USU professor’s work advances in synthetic spider silks

From left, Utah State University biology professor Randy Lewis, postdoctoral researcher Ibrahim Hassounah and senior research scientist Justin Jones purify synthetic spider silk produced from transgenic bacteria. Lewis recently received $1.9 million in DOE funding.

Utah State University Professor Dr. Randy Lewis is known internationally for his pioneering work in producing synthetic spider silk. His early research began at the University of Wyoming.

“My lab supplied the genes, we were the first ones to isolate and clone the genes for the spider silk proteins from the spiders,” Dr. Lewis explains. “Then we worked with a company that was up in Canada with the expertise in how to get these genes into goats and get them to produce the spider silk protein in the milks.

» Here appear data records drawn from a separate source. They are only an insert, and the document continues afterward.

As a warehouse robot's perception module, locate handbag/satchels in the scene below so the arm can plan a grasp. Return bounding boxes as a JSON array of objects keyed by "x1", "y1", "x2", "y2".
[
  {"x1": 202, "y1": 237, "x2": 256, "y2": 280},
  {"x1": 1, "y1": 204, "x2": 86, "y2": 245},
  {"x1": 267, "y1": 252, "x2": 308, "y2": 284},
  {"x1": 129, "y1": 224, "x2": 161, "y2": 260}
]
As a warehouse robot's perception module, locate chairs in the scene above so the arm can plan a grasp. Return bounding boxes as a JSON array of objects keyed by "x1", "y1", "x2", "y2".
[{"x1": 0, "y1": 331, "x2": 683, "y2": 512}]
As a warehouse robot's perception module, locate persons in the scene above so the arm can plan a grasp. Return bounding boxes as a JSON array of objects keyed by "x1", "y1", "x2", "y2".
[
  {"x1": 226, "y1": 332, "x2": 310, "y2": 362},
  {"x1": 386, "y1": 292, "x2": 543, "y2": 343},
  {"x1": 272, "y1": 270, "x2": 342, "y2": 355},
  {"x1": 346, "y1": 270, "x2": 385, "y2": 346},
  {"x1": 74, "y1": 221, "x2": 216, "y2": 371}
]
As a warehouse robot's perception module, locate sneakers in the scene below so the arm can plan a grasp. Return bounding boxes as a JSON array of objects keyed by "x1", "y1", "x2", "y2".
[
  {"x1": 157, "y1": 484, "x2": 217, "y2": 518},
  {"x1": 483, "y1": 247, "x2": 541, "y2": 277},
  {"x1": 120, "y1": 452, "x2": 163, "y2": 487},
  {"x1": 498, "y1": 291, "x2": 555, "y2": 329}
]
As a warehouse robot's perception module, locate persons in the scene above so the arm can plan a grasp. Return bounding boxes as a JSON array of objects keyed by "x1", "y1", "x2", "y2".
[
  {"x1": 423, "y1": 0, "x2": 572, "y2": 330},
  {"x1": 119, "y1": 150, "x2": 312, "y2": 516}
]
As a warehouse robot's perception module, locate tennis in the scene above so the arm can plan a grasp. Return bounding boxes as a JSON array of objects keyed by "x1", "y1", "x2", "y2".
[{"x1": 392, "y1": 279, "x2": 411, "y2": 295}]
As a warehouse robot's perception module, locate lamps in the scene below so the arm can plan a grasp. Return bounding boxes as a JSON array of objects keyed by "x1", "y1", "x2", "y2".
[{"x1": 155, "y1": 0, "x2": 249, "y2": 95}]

“It was a team effort with them supplying the technical know how for goats and us supplying technical know how for spiders.”

How far has the research progressed in 2018?

”We are at the level of beginning to develop prototypes, ranging anywhere from not just fibers, but we’ve found you can use these spider silk proteins to make coatings, to make films, to make gels.

“We are looking at a lot of different things other than just fibers. We’re looking at prototypes for things like coatings for catheter and various kinds of reinforced fibers for various kinds of military applications.”

Before his academic career Dr. Lewis was an accomplished wrestler at Cal Tech and May 20 will be one of five inductees into the school’s athletics hall of honor, recognizing his winning three individual conference championships.